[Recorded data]
>> start
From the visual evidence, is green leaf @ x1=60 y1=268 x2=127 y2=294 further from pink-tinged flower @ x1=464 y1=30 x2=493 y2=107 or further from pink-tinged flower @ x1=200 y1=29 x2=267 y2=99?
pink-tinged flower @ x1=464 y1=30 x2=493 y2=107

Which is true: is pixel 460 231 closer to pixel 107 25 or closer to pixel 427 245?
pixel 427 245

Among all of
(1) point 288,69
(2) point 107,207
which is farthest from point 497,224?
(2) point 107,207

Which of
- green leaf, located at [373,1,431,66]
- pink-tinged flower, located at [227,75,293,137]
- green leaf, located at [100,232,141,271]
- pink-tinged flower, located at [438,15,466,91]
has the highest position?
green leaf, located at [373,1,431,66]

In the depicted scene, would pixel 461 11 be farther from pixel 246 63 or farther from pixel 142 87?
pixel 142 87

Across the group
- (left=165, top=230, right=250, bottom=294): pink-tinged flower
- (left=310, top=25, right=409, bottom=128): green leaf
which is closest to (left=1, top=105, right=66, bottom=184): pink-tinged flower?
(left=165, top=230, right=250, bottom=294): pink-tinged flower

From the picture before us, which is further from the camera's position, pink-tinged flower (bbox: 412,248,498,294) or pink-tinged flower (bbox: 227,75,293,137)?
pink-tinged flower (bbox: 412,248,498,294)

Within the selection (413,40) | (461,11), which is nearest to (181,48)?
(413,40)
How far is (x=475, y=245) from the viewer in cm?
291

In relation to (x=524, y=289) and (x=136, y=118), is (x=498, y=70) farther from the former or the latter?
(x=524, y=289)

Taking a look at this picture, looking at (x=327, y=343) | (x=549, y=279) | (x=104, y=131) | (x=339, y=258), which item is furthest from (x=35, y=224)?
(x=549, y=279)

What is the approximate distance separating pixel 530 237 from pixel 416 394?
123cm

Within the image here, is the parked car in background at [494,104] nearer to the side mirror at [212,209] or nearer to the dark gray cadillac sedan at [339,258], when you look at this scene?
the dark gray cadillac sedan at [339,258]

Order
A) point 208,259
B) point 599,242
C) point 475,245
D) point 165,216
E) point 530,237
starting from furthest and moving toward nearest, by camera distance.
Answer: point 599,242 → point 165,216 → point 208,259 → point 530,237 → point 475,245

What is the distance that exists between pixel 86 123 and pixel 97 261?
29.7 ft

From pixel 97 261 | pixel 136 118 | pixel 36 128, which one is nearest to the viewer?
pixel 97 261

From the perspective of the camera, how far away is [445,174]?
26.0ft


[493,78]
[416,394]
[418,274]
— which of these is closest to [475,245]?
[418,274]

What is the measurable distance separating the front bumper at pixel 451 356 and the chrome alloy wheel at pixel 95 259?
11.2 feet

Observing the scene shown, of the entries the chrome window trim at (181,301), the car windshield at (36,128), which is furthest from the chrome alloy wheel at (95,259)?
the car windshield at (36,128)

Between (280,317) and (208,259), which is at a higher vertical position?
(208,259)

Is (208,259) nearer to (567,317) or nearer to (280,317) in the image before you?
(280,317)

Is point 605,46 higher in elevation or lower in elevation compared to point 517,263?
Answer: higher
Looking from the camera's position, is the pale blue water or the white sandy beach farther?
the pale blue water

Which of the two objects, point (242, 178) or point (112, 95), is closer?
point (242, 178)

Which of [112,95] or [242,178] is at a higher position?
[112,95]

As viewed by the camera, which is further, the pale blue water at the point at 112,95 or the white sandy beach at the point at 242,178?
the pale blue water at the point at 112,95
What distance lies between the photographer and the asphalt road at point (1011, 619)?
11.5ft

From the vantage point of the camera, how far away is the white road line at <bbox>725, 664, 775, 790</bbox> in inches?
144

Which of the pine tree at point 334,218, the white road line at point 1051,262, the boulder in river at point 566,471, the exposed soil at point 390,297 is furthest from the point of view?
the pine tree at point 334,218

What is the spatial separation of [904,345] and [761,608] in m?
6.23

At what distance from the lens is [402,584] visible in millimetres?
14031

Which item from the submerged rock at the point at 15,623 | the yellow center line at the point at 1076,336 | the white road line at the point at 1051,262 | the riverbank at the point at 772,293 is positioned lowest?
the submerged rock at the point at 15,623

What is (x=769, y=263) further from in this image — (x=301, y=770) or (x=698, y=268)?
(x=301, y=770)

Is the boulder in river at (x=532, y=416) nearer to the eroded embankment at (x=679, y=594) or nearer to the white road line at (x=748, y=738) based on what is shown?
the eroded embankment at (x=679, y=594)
>> end
WRITTEN INSTRUCTION: Reproduce word for word the lines of the material above, starting at the line that contains "Is (208,259) nearer" and ending at the line that contains "Answer: higher".

THE RESULT:
Is (208,259) nearer to (567,317) or nearer to (280,317) in the image before you?
(280,317)

Is point 605,46 higher in elevation or lower in elevation compared to point 517,263?
Answer: higher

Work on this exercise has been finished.